Support Questions

Find answers, ask questions, and share your expertise

Count number of incoming flowfiles

avatar
Contributor

Hi 

Is there a way to get the number of the files in the input then assign the count value to an attribute and assign a number value to each file

 

I have files to merge using MergeContent so I should assign fragment.index for each file and fragment.count as total count of files to merge.

2 ACCEPTED SOLUTIONS

avatar
Contributor

Thank you for your question.

You may try using UpdateAttribute Processor's stateful value to deal with the incoming flow files in a batch mode.

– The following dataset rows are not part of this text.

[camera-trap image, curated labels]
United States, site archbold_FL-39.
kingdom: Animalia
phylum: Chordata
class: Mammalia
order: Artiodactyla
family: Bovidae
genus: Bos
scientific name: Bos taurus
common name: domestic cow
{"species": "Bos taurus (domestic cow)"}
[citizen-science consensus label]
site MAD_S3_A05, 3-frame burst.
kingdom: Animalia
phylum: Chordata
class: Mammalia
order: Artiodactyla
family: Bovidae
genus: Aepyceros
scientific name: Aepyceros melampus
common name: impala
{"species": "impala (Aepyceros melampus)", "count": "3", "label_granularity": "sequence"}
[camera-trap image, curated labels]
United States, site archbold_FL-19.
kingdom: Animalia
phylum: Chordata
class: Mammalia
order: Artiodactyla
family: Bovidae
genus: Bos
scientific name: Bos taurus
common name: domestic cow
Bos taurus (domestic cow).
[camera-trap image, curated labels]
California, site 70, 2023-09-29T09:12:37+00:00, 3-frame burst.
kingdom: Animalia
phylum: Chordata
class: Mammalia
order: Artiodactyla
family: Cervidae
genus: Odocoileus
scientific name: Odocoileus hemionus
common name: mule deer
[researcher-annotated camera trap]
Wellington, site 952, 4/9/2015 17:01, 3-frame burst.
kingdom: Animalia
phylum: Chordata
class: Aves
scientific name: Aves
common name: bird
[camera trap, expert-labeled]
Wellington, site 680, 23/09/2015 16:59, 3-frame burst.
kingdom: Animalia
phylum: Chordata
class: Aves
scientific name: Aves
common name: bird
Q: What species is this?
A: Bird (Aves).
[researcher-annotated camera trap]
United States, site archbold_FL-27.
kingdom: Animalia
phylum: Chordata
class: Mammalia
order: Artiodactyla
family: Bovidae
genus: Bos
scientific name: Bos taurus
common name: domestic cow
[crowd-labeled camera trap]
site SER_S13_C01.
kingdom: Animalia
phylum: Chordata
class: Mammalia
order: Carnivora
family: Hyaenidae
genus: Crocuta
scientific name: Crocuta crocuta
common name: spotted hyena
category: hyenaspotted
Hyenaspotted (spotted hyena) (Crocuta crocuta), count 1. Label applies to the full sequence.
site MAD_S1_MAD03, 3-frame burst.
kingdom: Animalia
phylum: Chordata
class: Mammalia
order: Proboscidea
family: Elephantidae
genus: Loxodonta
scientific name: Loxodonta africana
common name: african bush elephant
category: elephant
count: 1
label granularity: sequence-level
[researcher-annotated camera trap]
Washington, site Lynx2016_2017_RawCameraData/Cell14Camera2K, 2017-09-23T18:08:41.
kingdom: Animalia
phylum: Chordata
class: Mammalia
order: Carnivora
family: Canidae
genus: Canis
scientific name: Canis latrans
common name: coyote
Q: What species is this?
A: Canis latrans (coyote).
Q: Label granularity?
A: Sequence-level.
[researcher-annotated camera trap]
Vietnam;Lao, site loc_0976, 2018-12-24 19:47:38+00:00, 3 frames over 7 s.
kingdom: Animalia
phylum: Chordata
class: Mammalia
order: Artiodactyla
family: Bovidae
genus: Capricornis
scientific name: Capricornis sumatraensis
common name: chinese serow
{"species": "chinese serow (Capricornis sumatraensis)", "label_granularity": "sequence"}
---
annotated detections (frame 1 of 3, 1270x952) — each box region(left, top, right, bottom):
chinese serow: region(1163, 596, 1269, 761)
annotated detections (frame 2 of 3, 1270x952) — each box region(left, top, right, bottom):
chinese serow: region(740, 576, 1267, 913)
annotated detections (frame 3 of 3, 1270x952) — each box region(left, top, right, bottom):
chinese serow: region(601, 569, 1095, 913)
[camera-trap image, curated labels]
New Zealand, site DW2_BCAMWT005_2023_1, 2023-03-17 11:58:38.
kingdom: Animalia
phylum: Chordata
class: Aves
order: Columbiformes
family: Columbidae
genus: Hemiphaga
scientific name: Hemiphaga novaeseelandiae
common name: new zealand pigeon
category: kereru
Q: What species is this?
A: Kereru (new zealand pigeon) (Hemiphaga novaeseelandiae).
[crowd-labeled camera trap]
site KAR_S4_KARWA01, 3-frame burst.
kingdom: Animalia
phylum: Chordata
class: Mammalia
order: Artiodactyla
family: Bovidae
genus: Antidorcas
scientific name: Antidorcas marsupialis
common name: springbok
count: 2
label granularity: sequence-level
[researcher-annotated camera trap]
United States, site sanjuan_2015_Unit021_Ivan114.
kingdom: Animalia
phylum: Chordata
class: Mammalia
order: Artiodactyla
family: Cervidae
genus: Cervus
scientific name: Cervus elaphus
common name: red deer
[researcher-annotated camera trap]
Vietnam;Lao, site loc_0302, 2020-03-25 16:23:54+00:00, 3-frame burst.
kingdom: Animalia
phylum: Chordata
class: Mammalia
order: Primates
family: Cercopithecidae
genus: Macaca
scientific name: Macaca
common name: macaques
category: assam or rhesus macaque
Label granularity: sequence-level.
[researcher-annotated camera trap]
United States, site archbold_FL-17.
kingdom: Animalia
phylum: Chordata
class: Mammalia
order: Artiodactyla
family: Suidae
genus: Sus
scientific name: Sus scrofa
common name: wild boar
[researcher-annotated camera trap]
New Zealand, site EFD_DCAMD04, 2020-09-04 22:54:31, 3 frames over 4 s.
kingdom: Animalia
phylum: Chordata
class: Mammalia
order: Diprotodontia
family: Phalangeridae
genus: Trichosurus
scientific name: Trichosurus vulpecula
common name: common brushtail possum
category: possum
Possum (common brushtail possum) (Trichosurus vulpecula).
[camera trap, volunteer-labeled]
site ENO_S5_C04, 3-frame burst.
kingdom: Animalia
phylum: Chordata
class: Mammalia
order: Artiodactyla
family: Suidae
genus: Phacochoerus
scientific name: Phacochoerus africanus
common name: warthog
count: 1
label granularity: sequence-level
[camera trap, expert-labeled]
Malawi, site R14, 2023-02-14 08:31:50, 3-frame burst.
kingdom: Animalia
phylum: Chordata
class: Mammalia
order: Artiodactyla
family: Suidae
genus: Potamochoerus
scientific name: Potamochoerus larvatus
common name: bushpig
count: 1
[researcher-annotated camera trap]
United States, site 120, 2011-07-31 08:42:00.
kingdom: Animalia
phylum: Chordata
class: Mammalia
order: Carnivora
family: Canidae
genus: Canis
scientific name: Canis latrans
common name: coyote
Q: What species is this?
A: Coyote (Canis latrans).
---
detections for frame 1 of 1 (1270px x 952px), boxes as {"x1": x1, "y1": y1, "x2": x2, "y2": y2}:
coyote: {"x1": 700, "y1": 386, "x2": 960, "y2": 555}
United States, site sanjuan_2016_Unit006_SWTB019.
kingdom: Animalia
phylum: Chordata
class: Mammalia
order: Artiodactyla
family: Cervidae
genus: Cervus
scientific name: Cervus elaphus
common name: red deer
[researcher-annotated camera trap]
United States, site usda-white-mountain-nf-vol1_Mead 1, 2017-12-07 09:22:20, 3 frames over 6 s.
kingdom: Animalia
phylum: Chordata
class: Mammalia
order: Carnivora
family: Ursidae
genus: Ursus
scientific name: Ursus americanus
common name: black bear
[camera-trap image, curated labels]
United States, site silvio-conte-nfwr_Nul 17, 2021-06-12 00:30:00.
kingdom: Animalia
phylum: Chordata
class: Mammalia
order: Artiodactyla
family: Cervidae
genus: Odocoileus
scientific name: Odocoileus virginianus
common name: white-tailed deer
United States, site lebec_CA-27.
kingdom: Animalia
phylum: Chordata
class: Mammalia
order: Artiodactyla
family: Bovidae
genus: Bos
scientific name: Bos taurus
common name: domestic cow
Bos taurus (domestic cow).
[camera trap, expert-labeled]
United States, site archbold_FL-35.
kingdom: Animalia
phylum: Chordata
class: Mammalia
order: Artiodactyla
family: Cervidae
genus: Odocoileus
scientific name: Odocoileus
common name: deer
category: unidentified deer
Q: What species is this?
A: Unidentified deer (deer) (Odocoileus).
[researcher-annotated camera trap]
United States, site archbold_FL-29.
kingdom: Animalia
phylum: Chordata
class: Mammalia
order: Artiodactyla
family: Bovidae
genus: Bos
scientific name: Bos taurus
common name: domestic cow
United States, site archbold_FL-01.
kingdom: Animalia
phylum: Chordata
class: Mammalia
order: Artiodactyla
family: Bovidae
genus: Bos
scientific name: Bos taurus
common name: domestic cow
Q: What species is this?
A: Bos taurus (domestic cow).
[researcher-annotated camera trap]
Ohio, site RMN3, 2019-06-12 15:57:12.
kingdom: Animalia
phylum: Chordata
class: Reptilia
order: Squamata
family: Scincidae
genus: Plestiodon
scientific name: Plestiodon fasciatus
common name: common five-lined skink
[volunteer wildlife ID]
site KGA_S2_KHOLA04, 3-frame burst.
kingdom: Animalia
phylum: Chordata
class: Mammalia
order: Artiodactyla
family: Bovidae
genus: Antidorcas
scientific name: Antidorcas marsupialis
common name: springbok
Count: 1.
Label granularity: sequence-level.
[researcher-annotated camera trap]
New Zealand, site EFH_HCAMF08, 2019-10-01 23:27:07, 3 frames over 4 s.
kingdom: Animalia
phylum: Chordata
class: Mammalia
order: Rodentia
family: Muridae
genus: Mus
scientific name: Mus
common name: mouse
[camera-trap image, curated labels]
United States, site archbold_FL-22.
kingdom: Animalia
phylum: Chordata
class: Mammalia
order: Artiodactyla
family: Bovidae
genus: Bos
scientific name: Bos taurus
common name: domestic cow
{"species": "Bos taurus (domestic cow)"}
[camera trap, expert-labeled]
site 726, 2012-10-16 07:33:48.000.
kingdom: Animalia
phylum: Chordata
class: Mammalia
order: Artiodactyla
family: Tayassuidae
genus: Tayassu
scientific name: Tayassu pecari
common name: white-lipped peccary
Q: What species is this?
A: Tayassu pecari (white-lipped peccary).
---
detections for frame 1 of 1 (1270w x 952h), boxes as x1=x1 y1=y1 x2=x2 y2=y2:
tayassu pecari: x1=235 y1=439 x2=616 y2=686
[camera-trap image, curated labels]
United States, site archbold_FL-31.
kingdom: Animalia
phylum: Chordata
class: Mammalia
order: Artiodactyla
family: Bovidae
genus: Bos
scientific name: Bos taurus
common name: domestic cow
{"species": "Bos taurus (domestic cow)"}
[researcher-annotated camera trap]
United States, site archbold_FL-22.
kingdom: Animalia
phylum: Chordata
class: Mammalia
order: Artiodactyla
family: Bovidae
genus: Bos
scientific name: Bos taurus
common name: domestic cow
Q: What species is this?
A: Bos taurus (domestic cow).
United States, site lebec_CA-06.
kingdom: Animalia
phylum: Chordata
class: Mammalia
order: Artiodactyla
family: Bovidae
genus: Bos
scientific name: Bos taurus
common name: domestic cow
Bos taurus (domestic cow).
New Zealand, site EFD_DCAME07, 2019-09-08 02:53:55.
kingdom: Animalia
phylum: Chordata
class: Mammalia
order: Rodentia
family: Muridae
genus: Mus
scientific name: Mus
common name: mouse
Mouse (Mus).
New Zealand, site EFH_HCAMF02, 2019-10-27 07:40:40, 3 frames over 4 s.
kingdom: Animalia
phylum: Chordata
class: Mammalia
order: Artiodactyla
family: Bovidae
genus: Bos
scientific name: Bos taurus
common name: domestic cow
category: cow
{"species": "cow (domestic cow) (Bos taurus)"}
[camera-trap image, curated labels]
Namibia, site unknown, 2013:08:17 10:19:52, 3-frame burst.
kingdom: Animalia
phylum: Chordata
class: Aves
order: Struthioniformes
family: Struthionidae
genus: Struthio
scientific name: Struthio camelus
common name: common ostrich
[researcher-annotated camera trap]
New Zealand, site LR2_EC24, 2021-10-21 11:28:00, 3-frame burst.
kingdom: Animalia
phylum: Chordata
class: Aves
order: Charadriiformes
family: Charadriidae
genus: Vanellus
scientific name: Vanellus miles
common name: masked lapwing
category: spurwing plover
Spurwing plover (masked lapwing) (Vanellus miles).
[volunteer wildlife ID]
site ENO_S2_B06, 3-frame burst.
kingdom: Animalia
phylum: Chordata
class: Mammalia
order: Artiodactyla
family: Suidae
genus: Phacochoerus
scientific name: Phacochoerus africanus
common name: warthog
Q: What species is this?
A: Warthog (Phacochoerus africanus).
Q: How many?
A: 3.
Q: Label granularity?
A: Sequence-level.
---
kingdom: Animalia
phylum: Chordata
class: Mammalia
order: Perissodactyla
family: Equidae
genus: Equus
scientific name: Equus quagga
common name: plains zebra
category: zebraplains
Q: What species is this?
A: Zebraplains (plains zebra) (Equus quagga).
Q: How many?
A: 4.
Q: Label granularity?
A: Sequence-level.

============================

Here is the settings for UpdateAttribute
============================

OliverGong_0-1644836598754.png


Under the Advanced Mode of UpdateAttribute Processor:

  1. Set two rules as below:
    • R0 -> initializeBatchIndex
      • Conditions:
        • ${getStateValue("fragment.index"):equals(-1):or(${getStateValue('fragment.index'):plus(1):ge(${batchSize})})}
      • Actions (add fragment related attributes):
        • fragment.count
          • ${batchSize}
        • fragment.identifier (For each batch, it should generate a new UUID as the identifier)
          • ${UUID()}
        • fragment.index
          • ${getStateValue('fragment.index'):plus(1):mod(${batchSize})}
    • R1 -> Iterations
      • Conditions:
        • ${getStateValue("fragment.index"):equals(-1):or(${getStateValue('fragment.index'):plus(1):ge(${batchSize})}):not()}
      • Actions (add fragment related attributes):
        • fragment.count(This parameter may be optional as it always be the same size around one specific batch test )
          • ${getStateValue('fragment.count')}
        • fragment.identifier
          • ${getStateValue('fragment.identifier')}
        • fragment.index
          • ${getStateValue('fragment.index'):plus(1):mod(${batchSize})}

NOTE:
Before that, we can set a Variables in your current Process Group( right click en empty area inside your process group, select variables, and add a variable named batchSize, with proper merged count you wanna set)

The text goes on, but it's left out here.